3. Memory Preservation: You can delete a "Node" simply by clearing its variables and updating the Next pointer of the previous node to skip the deleted entry.

Visualizing the Structure

• Root variable holds NodeA.
• NodeA tells the script: "My data is X, go to NodeB next."
• NodeB tells the script: "My data is Y, go to NodeC next."
• NodeC tells the script: "My data is Z, stop here."

Important Limitations

warning

Linked lists are prone to "Circular References." If Node A points to Node B, and Node B points back to Node A, your script will enter an infinite loop. Always ensure your "Next" chain is unidirectional and eventually terminates in NULL.

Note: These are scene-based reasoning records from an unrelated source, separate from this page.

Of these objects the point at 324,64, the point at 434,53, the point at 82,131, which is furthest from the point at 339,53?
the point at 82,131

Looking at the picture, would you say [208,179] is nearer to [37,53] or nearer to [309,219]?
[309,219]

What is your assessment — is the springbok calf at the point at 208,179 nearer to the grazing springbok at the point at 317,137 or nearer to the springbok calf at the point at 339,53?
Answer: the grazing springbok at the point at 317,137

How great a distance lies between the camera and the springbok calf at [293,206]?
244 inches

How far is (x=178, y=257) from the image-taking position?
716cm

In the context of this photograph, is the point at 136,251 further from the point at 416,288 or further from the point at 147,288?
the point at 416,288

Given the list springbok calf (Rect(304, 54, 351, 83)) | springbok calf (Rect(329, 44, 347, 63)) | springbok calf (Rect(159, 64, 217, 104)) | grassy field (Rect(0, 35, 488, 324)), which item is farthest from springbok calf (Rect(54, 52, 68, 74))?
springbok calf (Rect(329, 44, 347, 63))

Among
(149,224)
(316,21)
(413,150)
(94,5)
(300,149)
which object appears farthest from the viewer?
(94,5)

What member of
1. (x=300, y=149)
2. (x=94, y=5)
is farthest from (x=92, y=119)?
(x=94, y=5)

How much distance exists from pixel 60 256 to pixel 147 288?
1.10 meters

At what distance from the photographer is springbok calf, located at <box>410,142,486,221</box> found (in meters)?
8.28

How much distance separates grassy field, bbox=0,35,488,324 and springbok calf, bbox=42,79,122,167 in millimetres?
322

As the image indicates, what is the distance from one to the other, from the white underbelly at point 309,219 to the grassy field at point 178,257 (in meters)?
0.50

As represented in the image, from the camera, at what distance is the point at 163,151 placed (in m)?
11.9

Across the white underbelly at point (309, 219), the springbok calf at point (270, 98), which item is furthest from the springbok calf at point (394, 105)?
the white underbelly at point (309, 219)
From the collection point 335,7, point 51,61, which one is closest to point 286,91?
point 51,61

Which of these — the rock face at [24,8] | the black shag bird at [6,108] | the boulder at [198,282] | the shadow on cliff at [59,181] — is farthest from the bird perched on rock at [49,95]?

1. Complexity: Linked lists are harder to debug than standard arrays because you can't just look at %ARR_1%. You have to follow the chain.
2. Access Speed: To find the 10th item, you must visit the previous 9 items. You cannot "Jump" straight to an index (Random Access is not possible).
3. Infinite Loops: If you create a cycle, the script will loop forever. Always validate your pointer logic.

Best Practices

1. Use Unique Identifiers: Ensure every node has a truly unique ID. If two nodes share an ID, your pointer logic will collapse.
2. Standardize Termination: Always use the same constant (like NULL or END) to signify the end of the list, and consistently check for that value during traversal.

tip

To "Delete" a node (e.g., NodeB) from the middle, set NodeA_Next to the value of NodeB_Next. This removes NodeB from the traversal path instantly without affecting NodeC.

Conclusion

Simulating a linked list in Batch adds a level of architectural sophistication to your automation. It allows you to model complex, interdependent workflows that require flexible insertion and deletion. While standard arrays are easier for simple counts, the linked list concept is the foundation for building high-level behavioral scripts and dynamic task managers that adapt to changing data requirements in real-time.